● Exercise brief: Convert the data below into a JSON list of strings, one string per line, skipping blank lines. Leave the pictures out.

● Provided information:

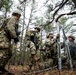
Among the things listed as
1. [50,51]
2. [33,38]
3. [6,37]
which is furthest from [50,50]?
[6,37]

● Result of this task:
[
  "Among the things listed as",
  "1. [50,51]",
  "2. [33,38]",
  "3. [6,37]",
  "which is furthest from [50,50]?",
  "[6,37]"
]